If you are actively on the job hunt, you need to keep in touch with recruiters. It can feel like you are annoying them, but trust me, you’re not. Whether you are following up after an interview or something epic like Hustle Summit by FindSpark, there are ways to keep in touch with recruiters effectively.

Here are four ways you can stay relevant to recruiters.

Send a LinkedIn Request 

LinkedIn request are often overlooked. They hold so much power if you do it the correct way. My suggestion is not just randomly connect with someone on the spot at an event. This can be your secret follow up weapon.

Here is a scenario: 

You met Teresa at Hustle Summit. You ask Teresa if you can connect with her on LinkedIn, she says, “Of course!”. You walk away, send the request, and then continue working the room. The next day Teresa is at her desk, scrolling through 30 LinkedIn requests from last night’s event. Now you are lost in the group. 

When what you should do first is send the recruiter a thank you email. Depending on their response time to that email, I would follow up a couple of days after that with a personalized LinkedIn request with a short message.


Hi Teresa – it was great to meet you last week at Hustle Summit. I look forward to connecting with you again about opportunities at TEKsystems. Let’s schedule a time to speak soon. I have availability this week. Thanks, Jemia

Teresa sees your personalized request and remembers that you also sent her an email and voila! Now, you are refreshed in her mind.

Commenting on LinkedIn Post 

Recruiters are usually active on LinkedIn. It is one of the best platforms to reach potential candidates. You might have seen recruiters post “We are hiring” messages, information on the organization they work for, or personal stories or essays. 

Comment on posts like those! Don’t overdo it, but occasionally drop a comment or two. Like and share those posts. When you do this, the author, a.k.a. the recruiter gets a notification. And, guess what?! Now you are at the top of their mind again.

I enjoy when my network connections comment on personal items that I share on LinkedIn. From articles to a blog post, these are things I pay attention to. So, when someone I met at a networking event comments on one of those items, and it is an authentic comment, I am usually commenting back, or I would send a follow-up message to them. Now our lines of communication have re-opened once again.

Share on LinkedIn 

Want an easy way to keep up with all of the recruiters you connected with? Write a personal statement or blog post on LinkedIn. Once published, your entire network has access to it.

Record extracts =
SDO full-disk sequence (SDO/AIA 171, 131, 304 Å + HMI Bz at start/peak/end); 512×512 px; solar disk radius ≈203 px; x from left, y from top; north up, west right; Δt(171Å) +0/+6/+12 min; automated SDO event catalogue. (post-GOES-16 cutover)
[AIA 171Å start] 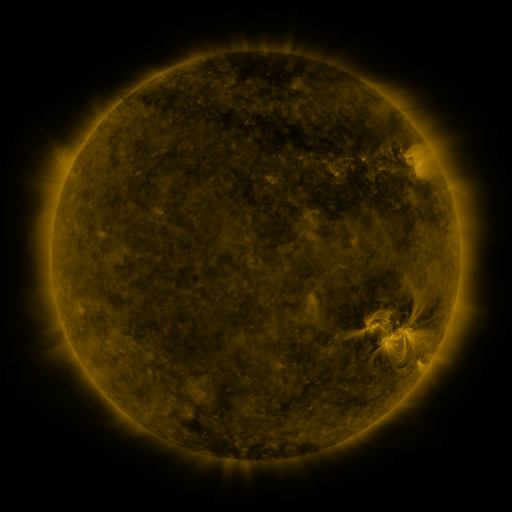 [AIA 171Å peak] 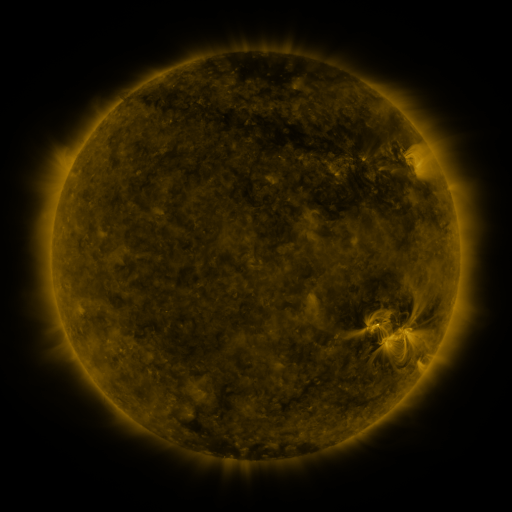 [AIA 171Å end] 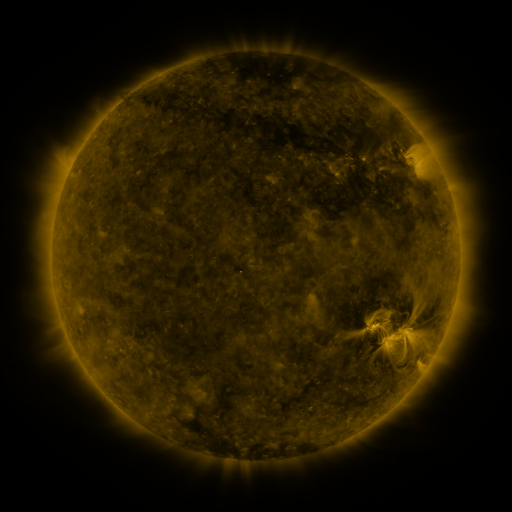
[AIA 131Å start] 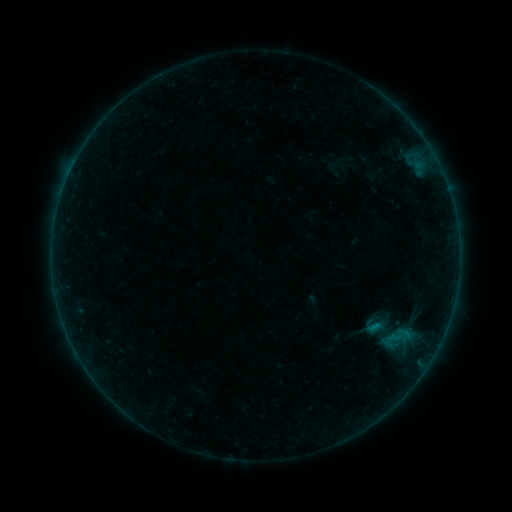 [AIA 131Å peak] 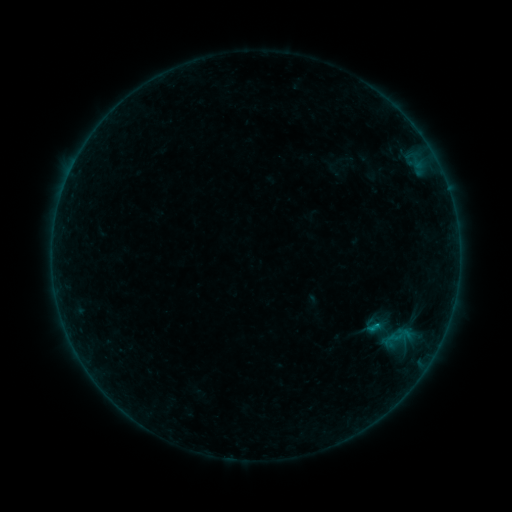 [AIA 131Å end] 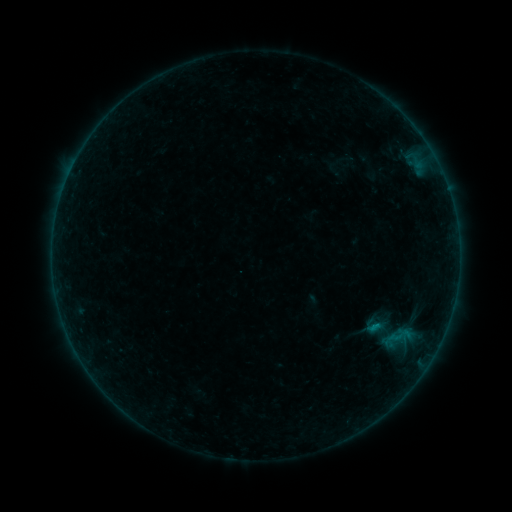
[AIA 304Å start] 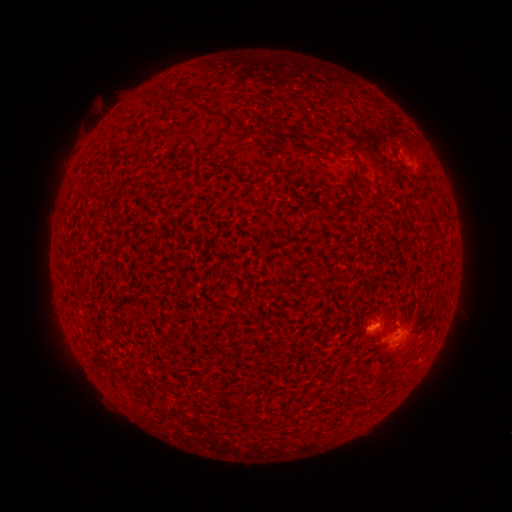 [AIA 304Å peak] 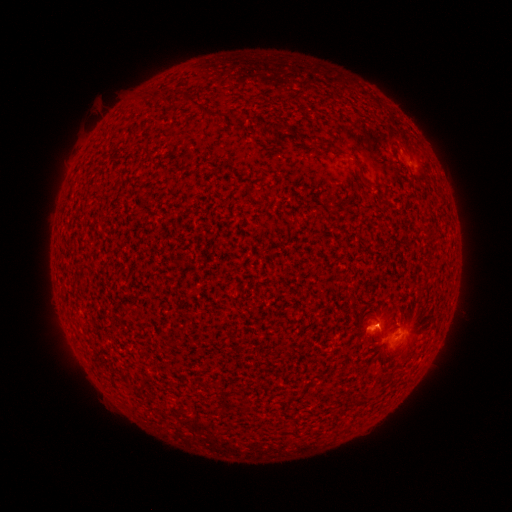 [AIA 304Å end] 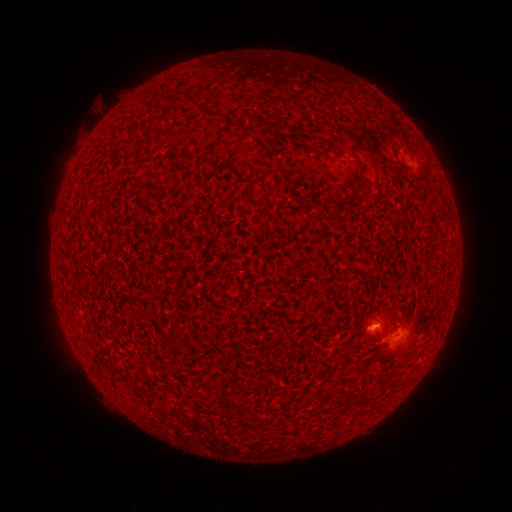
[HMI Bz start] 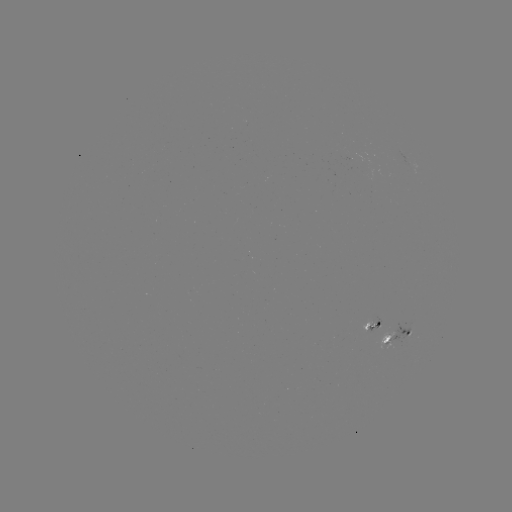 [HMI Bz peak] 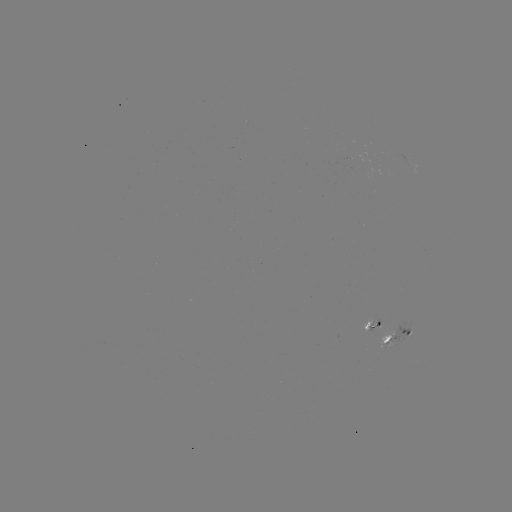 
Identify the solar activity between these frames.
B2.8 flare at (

Problem =
Summarize the piece on keeping in touch with recruiters in two sentences. The material comes from a different source than the text.

Exercise output =
Job seekers should keep in touch with recruiters, and doing so does not annoy them. Instead of connecting on LinkedIn on the spot at an event, send a thank-you email first and follow up a couple of days later with a personalized LinkedIn request; occasionally commenting on, liking, and sharing recruiters' posts and publishing your own personal statement or blog post on LinkedIn also help you stay relevant to them.